The Director of the HDR Office and lead author of the report Jeni Klugman said that we have seen very impressive improvement over the past four decades.
“We see countries for example where twenty, thirty years ago only one or two out of ten kids were able to go to school when they reached four or five years of age. And now, even in the poorest countries of the world, we see that going up to eighty and ninety percent, which is a profound transformation, especially for girls,” Klugman added.
30 year old Alcindo Ribeiro Lobato, Marineide’s youngest son, works three jobs, with hopes to follow his mother’s example and work in education as well.
“Now, here at the school 90% of the children are in the Bolsa Familia program (family stipend) Attendance is better, learning is better and if the children come to school of course they will learn more,” Marineide said.
The Democratic Republic of the Congo (DRC) is one of just three countries in the world that have gone backwards in HDI terms since 1970 largely due to the consequence of a long history of corrupt governance, AIDS and other diseases, and, most notably, two decades of brutal civil war.
Average incomes plunged by two-thirds in the country over the past 40 years. And in contrast to world trends, historically low life expectancy and school enrolments rose only slightly.
The majority of African nations except the DRC, Zambia and Zimbabwe, have made major Human Development Index gains in the past 40 year.
Alexis and Elisa, who live with their children near Kinshasa, the capital, are survivors of their countries’ long turmoil. Their parents died during the worst of the civil war period in the 1990s.
Alexis worked as a civil servant in Kisangani, but fled in 1997 due to war. He remains unemployed.
Elisa sells bread. None of their children go to school. Living standards have begun to improve since UN peacekeepers helped end open warfare in most of the country over the past decade, but the DRC remains one of Africa’s and the world’s greatest development challenges.
And in Kenya rural communities remain poor compared to world standards, but life is better for most small farmers now, than it was 40 years ago. New irrigation systems have improved crop yields, better roads and communications have opened wider market possibilities, and new schools offer opportunities to children in these rural communities that their parents never had.
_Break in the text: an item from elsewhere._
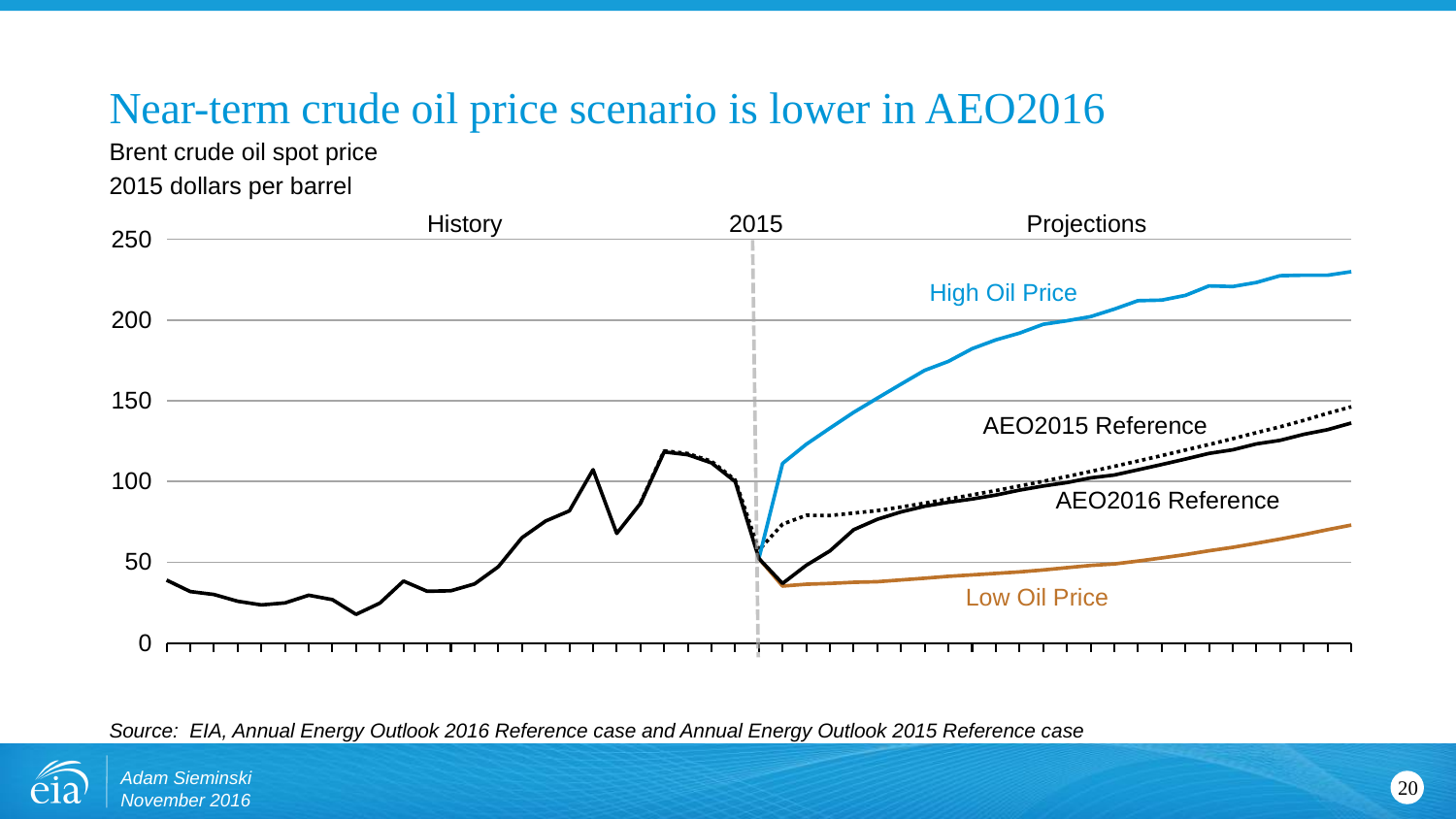
At the end of the projection period, which is higher: the AEO2015 Reference or the AEO2016 Reference? AEO2015 Reference Does the High Oil Price series rise or fall over the projection period? rise Is the AEO2016 Reference value at the end of the projection period greater or less than 150? less Which projection series reaches the highest value at the end of the projection period? High Oil Price What kind of chart is shown on the slide? line chart Is the Low Oil Price value at the end of the projection period greater or less than 100? less In what units are the crude oil prices plotted? 2015 dollars per barrel Is the High Oil Price value at the end of the projection period greater or less than 200? greater What is the title of the slide's chart? Near-term crude oil price scenario is lower in AEO2016 Which projection series has the lowest value at the end of the projection period? Low Oil Price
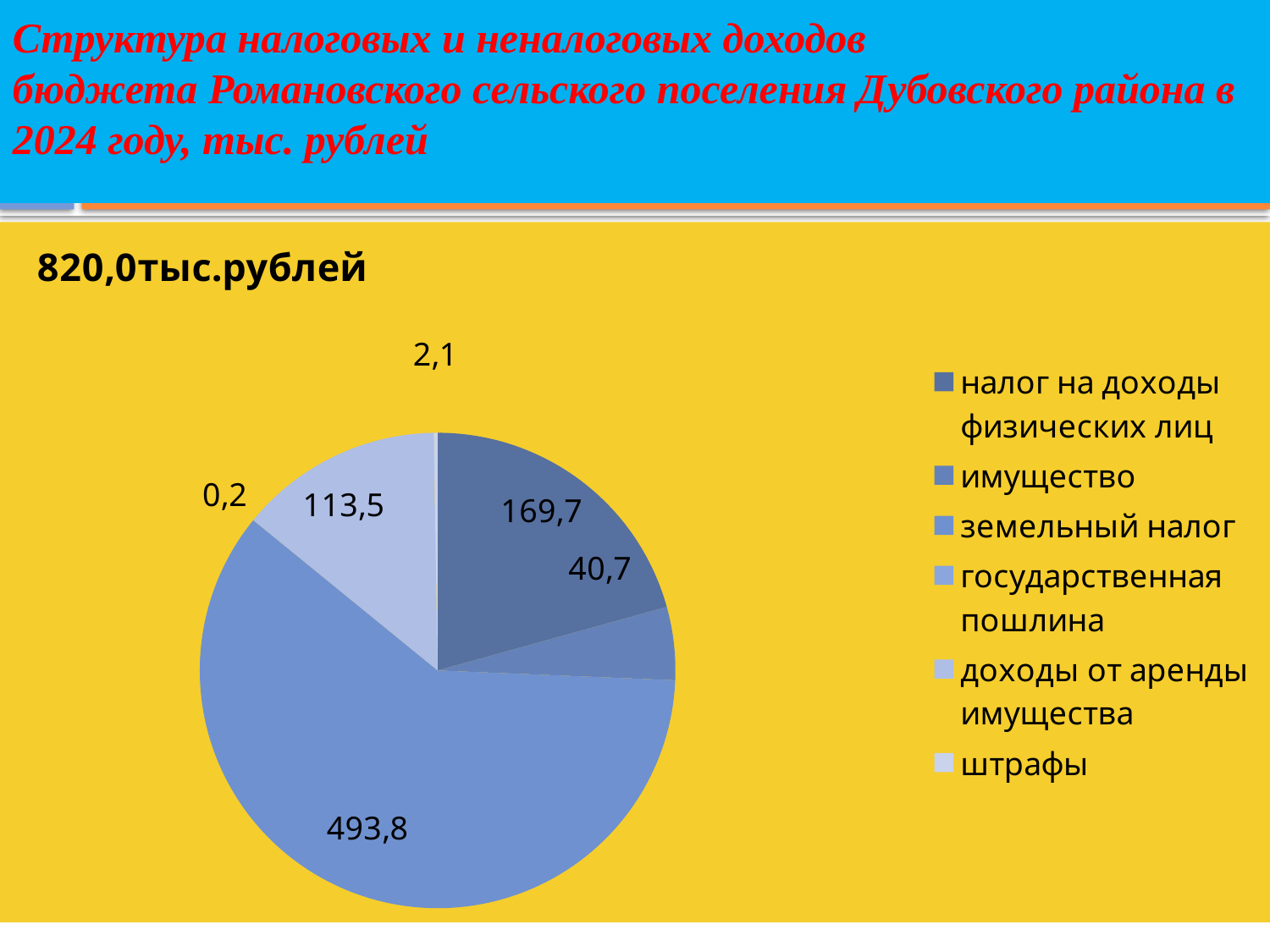
What is the value for налог на доходы физических лиц? 169,7 What is the value for имущество? 40,7 What is the value for земельный налог? 493,8 Which category has the smallest slice? государственная пошлина How many categories does the pie chart show? 6 What is the difference between земельный налог and налог на доходы физических лиц? 324,1 What is the value for доходы от аренды имущества? 113,5 What is the difference between налог на доходы физических лиц and доходы от аренды имущества? 56,2 Which is larger, имущество or штрафы? имущество Which category has the largest slice? земельный налог What is the value for государственная пошлина? 0,2 What kind of chart is shown on the slide? pie chart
The Murithi family who own a small farm in the Keini district near Mount Kenya, have benefited sees itself as a beneficiary of these changes. The father, 42 year old Paul Murithi Kingori supports the family with his crop earnings.
His parents grandparents Gerald and Anna Kingori say that life is better for there grandchildren.
“Life was harder then, there was no money, things are better, people are building wooden houses these days unlike the grass ones we had before,” said Kingori recalling his youth.
Paul Murithi Kingori introduced a small biogas facility to the farm and this he says has greatly improved there lives.
“Biogas has helped me achieve my aim as a farmer. Things have improved, the money that I used to make form crops such as potatoes, would be used to buy fertilizers. These days I don’t spend anything on fertilizer, its improved life a great deal,” said Paul Muriithi Kingori.
His wife 35 year old wife Ruth Wanjiru Mureithi, says that she had no access to health clinics or schools as a child, in contrast to the facilities for young people in their community today.
“When I was a child we pretty much went to see traditional doctors, we were given remedies that were not very effective. But now, we have access to health care facilities and our children are treated for specific ailments and that has helped boost their health,” said Ruth Wanjiru Mureithi
Today her children attend local schools and aspire to continue to university, a realistic dream for many academically minded young Kenyans.
“I want them to get to university, even when we talk they tell me how they want to be engineers, doctors. The vision I have to see them complete their studies will happen.” Paul Muriithi Kingori said.